The data:
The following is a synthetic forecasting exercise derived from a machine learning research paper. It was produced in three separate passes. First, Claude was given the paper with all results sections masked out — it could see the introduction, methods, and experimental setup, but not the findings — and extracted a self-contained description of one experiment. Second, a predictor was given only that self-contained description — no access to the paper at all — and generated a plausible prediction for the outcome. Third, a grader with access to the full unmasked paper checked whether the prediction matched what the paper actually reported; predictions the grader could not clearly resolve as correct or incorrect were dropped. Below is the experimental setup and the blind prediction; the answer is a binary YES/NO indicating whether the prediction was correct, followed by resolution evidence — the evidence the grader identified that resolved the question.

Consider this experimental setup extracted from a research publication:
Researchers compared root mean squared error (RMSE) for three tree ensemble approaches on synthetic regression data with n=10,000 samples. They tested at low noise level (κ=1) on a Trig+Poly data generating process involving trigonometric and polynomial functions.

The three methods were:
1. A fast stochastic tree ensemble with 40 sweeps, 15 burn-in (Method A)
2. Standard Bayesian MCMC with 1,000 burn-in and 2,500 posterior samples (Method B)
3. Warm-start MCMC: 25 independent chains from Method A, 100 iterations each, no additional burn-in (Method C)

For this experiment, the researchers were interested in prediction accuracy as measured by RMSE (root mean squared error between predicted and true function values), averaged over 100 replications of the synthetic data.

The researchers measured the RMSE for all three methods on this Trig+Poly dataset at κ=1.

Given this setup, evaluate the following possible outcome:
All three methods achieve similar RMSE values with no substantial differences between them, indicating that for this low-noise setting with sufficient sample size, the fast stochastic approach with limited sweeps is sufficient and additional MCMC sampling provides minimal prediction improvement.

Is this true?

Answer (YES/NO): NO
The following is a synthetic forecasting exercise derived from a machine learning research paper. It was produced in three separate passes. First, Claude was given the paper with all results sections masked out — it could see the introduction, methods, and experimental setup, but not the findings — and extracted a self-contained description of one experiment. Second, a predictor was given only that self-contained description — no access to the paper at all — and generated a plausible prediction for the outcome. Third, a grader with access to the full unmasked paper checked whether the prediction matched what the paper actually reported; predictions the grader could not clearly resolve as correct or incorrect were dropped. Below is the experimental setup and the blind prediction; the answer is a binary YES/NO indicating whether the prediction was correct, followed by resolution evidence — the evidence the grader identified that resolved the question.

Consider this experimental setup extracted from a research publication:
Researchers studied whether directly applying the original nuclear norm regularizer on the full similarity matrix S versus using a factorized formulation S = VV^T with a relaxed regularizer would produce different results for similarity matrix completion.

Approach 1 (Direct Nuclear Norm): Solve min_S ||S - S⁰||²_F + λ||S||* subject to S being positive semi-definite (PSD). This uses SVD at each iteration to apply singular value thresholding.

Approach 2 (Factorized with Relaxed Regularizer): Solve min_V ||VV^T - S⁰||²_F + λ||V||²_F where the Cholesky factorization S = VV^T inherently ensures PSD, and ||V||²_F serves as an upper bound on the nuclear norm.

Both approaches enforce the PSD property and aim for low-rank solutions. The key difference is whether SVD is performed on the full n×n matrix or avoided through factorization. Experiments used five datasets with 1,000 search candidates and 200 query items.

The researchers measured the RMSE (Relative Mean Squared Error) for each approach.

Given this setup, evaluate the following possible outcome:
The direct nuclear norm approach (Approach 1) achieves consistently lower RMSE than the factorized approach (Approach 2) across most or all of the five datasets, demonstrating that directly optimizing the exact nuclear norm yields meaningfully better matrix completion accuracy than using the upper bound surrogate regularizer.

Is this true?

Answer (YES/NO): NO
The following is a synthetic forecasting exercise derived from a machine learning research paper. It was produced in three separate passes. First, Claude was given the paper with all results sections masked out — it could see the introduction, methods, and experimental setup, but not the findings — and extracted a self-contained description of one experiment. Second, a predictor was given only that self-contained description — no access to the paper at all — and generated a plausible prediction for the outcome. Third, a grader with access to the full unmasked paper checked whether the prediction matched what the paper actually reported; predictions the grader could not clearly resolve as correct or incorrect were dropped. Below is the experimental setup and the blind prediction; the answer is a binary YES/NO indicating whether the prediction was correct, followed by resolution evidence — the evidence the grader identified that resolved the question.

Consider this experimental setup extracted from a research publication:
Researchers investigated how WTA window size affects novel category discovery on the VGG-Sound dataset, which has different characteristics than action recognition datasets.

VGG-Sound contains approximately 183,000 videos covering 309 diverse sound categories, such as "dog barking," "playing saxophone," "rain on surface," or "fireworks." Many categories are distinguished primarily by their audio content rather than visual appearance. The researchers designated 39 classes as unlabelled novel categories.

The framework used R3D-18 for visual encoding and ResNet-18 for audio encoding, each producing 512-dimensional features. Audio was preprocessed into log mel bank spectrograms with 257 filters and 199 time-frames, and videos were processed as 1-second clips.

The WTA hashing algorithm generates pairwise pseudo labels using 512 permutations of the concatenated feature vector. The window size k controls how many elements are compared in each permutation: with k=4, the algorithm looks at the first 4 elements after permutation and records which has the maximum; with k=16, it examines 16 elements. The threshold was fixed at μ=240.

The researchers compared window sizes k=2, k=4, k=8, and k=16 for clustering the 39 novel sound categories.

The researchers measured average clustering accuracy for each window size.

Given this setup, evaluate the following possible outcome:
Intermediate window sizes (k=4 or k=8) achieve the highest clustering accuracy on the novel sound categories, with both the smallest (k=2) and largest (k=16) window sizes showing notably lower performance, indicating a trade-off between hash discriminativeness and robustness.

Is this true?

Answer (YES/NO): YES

To do: Report the number of lines, in the entries above, that contain the word "audio", without any other text.

Written response: 2